*** Opening Document excerpt ***

What can a million dollars do in the right hands? It can pay for roughly 52 years of college (or four year degrees for 13 students). It can go towards retirement if you’re lucky enough to have made it through college without student loans. It’s enough to invest well and either do good by humanity or attempt to murder AIDS patients. And it can also be considered a “small loan” if you’re a stuck up man child with a rich daddy.
I wonder how Donald Trump would feel if I actually asked him for a small loan. Would he call me a “lazy millennial” like the unemployed guy I ran across the other day who thought college students were only paying $9000 a semester to go to school? Would he actually give me the money and then rationalize my not paying him back since one bankruptcy is better than four? Would he call me a pig and make a sexist joke?
Granted, he got the loan from his father. You know what I’d do if my parents gave me a million? I’d hug them, go through school, then put the rest into equipment and travel expenses so I could be the best journalist on the fucking planet. I’d make them proud.

*** Closing Document excerpt ***
*** Opening Dataset ***

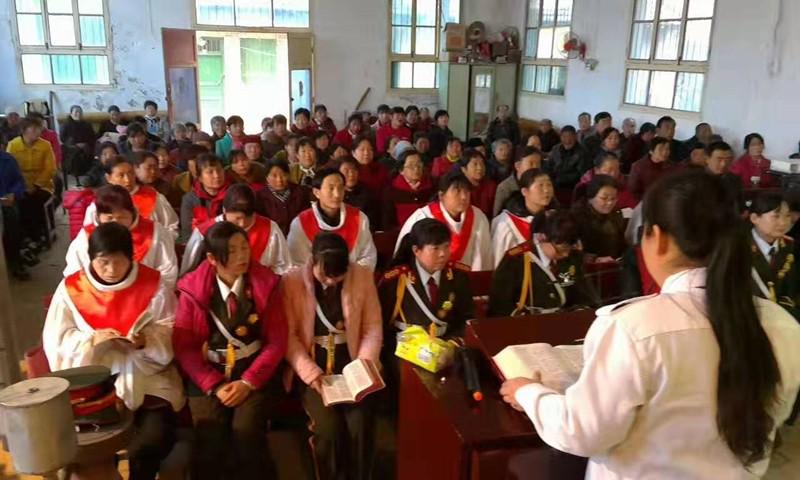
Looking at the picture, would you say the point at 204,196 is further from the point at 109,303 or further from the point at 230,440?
the point at 230,440

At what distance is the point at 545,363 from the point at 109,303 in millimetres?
1755

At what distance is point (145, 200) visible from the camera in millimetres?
4328

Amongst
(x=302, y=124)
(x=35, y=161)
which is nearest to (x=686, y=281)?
(x=35, y=161)

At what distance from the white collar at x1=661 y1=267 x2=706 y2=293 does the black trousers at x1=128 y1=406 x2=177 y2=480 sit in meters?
1.97

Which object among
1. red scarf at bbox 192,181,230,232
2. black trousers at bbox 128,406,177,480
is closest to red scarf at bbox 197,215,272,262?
red scarf at bbox 192,181,230,232

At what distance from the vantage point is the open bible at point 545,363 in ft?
4.86

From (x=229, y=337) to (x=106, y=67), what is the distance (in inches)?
357

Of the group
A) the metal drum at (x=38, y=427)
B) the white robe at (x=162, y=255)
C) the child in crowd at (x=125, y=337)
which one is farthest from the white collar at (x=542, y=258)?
the metal drum at (x=38, y=427)

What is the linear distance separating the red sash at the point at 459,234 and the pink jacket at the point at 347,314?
1141 mm

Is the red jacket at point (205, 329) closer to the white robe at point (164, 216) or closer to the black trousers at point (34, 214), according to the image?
the white robe at point (164, 216)

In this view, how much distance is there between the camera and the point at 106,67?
10.2 meters

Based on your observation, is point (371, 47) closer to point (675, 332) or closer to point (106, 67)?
point (106, 67)

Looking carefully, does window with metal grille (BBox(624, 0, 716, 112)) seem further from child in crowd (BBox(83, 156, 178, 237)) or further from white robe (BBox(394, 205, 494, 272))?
child in crowd (BBox(83, 156, 178, 237))

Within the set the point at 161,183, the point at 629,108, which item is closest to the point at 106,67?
the point at 161,183
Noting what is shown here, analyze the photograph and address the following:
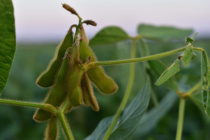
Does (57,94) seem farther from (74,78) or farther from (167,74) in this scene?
(167,74)

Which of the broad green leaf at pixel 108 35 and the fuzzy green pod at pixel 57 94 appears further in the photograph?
the broad green leaf at pixel 108 35

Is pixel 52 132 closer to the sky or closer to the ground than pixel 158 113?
closer to the sky

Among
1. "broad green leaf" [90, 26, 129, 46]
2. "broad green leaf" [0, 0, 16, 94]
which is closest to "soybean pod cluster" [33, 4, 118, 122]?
"broad green leaf" [0, 0, 16, 94]

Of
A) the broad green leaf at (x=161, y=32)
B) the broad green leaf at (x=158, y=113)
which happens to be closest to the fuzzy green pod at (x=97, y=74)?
the broad green leaf at (x=161, y=32)

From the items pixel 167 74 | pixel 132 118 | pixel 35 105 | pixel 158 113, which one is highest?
pixel 167 74

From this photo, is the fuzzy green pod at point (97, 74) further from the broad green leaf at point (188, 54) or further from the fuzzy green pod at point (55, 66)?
the broad green leaf at point (188, 54)

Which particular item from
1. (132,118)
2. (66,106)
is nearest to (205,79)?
(132,118)

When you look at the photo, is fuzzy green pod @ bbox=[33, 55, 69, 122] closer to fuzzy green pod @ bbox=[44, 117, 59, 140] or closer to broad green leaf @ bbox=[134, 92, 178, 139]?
fuzzy green pod @ bbox=[44, 117, 59, 140]
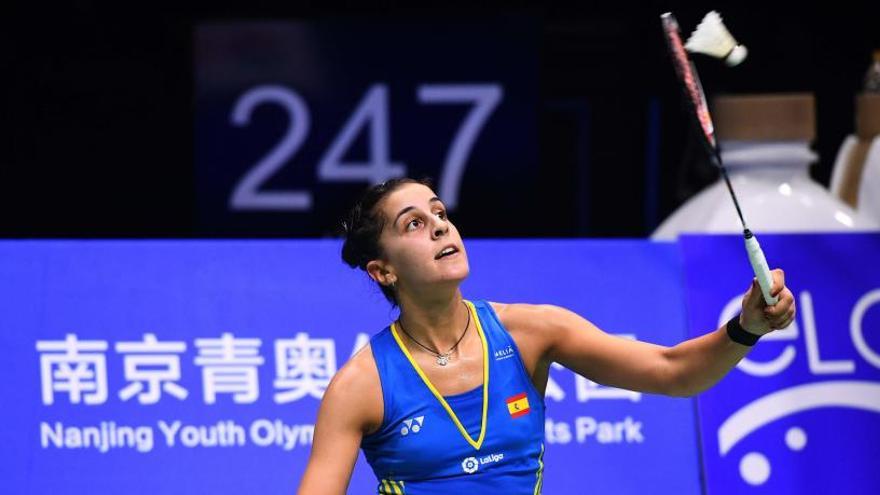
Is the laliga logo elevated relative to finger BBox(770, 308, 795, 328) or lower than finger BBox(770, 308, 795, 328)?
lower

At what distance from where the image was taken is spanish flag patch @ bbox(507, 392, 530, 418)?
9.62 feet

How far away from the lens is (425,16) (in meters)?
4.82

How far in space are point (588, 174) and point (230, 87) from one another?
1183 millimetres

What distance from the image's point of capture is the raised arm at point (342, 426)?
284 cm

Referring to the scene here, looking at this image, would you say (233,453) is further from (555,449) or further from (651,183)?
(651,183)

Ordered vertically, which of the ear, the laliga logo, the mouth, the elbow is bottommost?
the laliga logo

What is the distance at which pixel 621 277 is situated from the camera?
385 centimetres

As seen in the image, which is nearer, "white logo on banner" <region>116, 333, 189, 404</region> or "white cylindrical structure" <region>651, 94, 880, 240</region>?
"white logo on banner" <region>116, 333, 189, 404</region>

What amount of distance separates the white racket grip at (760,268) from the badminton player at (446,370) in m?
0.13

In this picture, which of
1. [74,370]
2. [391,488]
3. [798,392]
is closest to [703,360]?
[391,488]

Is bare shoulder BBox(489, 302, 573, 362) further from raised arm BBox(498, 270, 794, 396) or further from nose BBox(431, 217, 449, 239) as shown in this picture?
nose BBox(431, 217, 449, 239)

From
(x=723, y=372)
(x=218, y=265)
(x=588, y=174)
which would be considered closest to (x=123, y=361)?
(x=218, y=265)

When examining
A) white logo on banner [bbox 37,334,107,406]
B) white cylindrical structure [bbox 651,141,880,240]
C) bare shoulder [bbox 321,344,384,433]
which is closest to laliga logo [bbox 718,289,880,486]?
white cylindrical structure [bbox 651,141,880,240]

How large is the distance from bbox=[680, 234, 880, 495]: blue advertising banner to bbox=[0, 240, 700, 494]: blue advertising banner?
80 mm
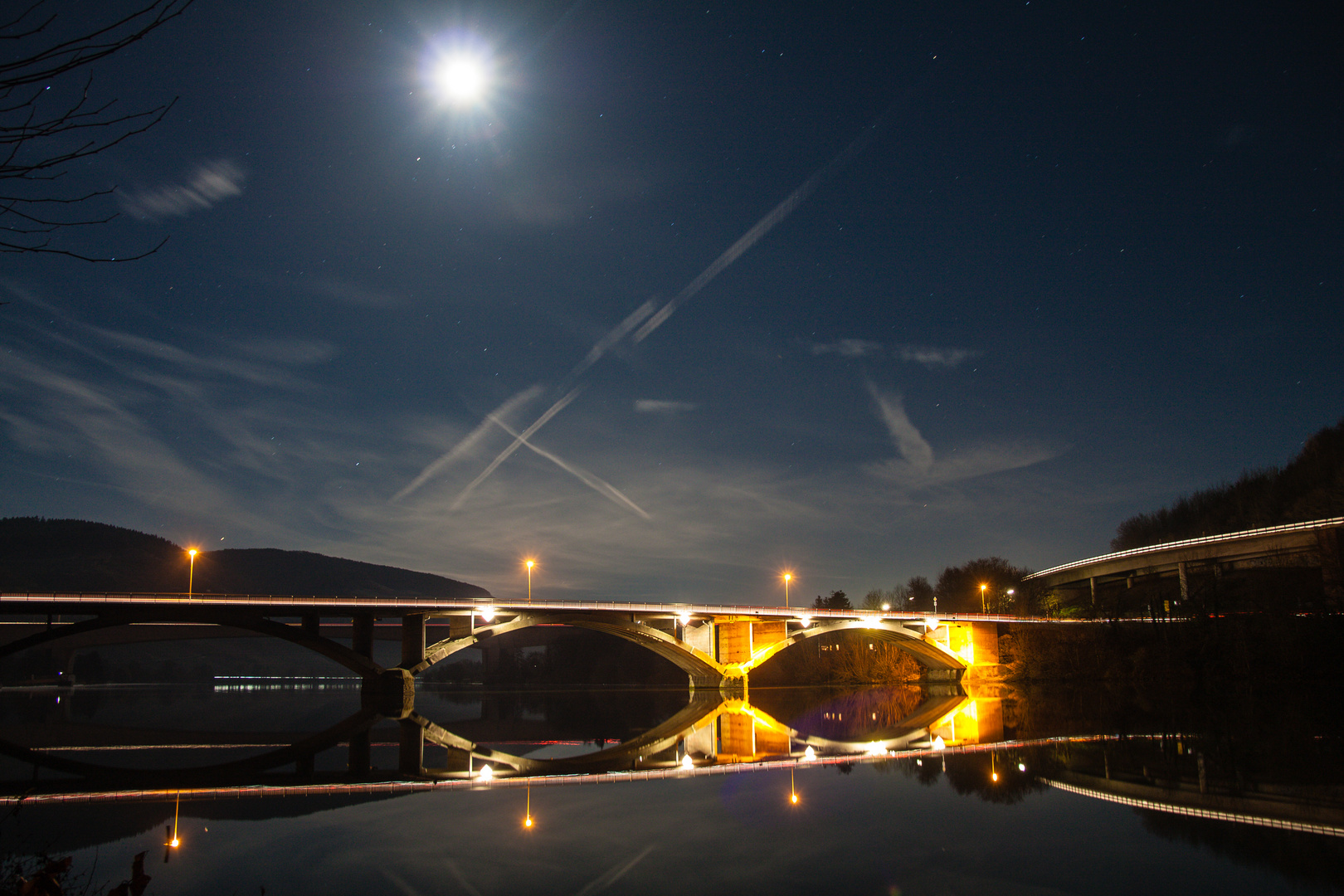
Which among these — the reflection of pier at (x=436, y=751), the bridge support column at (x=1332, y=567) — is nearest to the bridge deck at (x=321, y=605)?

*** Closing Dataset ***

Task details –
Answer these questions about the essay on the million-dollar loan at the top of the page.
(a) About how many years of college does the essay say a million dollars can pay for?
(b) How much did the unemployed guy think college students pay per semester?
(c) From whom did Donald Trump get the loan?

Answer to this problem –
(a) Roughly 52 years.
(b) $9000 a semester.
(c) His father.